Secrets: c'est le sous-titre de ce livre dans lequel on découvre 37 histoires que des gens ont racontées, dans le plus strict anonymat, aux auteurs. Ces secrets sont devenus monologues, lus et dits par des comédiens pendant un été dans des lieux publics de la ville de Québec. On imagine l'effet qu'ils devaient avoir sur les spectateurs, racontés dans l'intimité, un par un, sans filtre.

Une fois regroupés, leur force de frappe est cependant décuplée.

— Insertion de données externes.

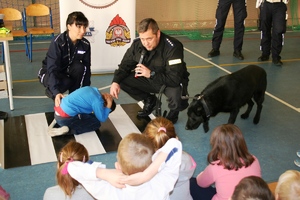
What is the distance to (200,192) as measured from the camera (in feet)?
8.34

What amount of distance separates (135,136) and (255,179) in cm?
61

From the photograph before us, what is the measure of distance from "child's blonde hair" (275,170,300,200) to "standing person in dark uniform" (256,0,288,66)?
488cm

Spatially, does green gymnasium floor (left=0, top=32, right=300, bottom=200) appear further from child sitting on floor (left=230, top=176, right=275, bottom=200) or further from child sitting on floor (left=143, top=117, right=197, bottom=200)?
child sitting on floor (left=230, top=176, right=275, bottom=200)

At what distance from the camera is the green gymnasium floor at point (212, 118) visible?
3.01 metres

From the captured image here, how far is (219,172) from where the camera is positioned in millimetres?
2199

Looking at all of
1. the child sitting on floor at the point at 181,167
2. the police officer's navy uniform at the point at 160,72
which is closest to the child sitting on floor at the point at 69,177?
the child sitting on floor at the point at 181,167

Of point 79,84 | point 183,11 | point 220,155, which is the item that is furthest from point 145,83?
point 183,11

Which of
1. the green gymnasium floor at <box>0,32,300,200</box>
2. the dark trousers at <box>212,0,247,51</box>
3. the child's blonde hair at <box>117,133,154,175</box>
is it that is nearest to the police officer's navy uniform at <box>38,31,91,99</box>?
the green gymnasium floor at <box>0,32,300,200</box>

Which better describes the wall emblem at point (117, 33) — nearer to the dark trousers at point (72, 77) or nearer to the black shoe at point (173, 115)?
the dark trousers at point (72, 77)

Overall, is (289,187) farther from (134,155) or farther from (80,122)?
(80,122)

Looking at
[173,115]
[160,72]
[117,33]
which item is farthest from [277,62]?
[160,72]

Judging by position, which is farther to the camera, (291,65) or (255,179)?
(291,65)

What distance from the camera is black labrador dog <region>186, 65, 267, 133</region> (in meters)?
3.47

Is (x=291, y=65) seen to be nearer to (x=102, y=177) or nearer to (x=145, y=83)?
(x=145, y=83)
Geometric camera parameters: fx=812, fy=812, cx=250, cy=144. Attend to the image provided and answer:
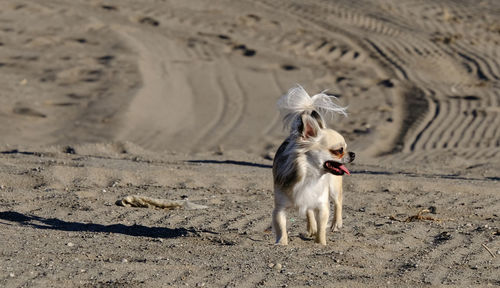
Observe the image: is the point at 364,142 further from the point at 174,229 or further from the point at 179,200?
the point at 174,229

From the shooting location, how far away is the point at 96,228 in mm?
7047

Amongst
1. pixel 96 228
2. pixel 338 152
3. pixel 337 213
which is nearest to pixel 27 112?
pixel 96 228

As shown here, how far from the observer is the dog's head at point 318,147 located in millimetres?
6217

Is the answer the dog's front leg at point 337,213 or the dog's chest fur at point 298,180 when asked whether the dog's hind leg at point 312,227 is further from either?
the dog's chest fur at point 298,180

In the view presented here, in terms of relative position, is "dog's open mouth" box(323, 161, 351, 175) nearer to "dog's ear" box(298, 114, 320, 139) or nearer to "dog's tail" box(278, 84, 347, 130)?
"dog's ear" box(298, 114, 320, 139)

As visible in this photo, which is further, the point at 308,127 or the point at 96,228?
the point at 96,228

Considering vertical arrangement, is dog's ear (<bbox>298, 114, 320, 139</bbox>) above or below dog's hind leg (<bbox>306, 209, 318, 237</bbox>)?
above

Avec leur écriture fine très proche de l'oralité, les auteurs, les comédiens Véronique Côté et Steve Gagnon, manient habilement les changements de rythme et de ton en accord avec chaque récit. Surtout, ils font une espèce de tour d'horizon d'humanité tellement émouvant qu'on a la gorge nouée deux fois sur trois. On ne ressort pas de ce livre indemne: il y a dans Chaque automne de la nostalgie, de la hargne, de la peur, de l'humour, de la tendresse et beaucoup, beaucoup d'amour - amour fou, éperdu, perdu, infini, déçu.

Au hasard dans ce florilège de tranches de vie, il y a ce jeune homme compulsif qui dérobe de menus objets à chacune de ses conquêtes, et ne trouve chez la dernière qu'un rouleau de papier de toilette. Ou cette femme qui jase sodomie avec ses amies enceintes et qui est «comme fière», mais «le monde entier attend un bébé». «J'aimerais ça être heureuse pour le monde entier, mais je suis juste tannée.» Cet homme amoureux d'une vendeuse de fruits, celui qui mange ses crottes de nez, mais «ça dérange-tu réellement quelqu'un?», cet autre qui veut de la lumière, mais se rend compte qu'il «ne la cherchait pas au bon endroit». «La lumière, elle vient de mon fils. Je sais pas comment j'ai fait pour arrêter de la voir.»

Dans ce livre à fleur de peau, les rapports filiaux dominent et c'est peut-être pour cette raison qu'il est si touchant: même s'il est souvent question de la douleur de la perte ou de l'absence de communication, on n'est ni dans l'amertume ni dans les reproches - le pain et le beurre de la fiction lorsqu'on aborde ce thème. C'est plutôt l'affection et l'amour, dits ou non dits, qui transpirent de ces relations parents-enfants, pas toujours parfaites mais uniques, essentielles, irremplaçables et indélébiles.

Ces secrets sont-ils réels ou inventés? Peu importe, puisqu'ils nous entraînent au coeur même de l'humain, dans le plus profond de son intimité, au plus près de sa blessure. Un travail d'orfèvre, solide et brillant, dont le principal défaut est d'être beaucoup trop court.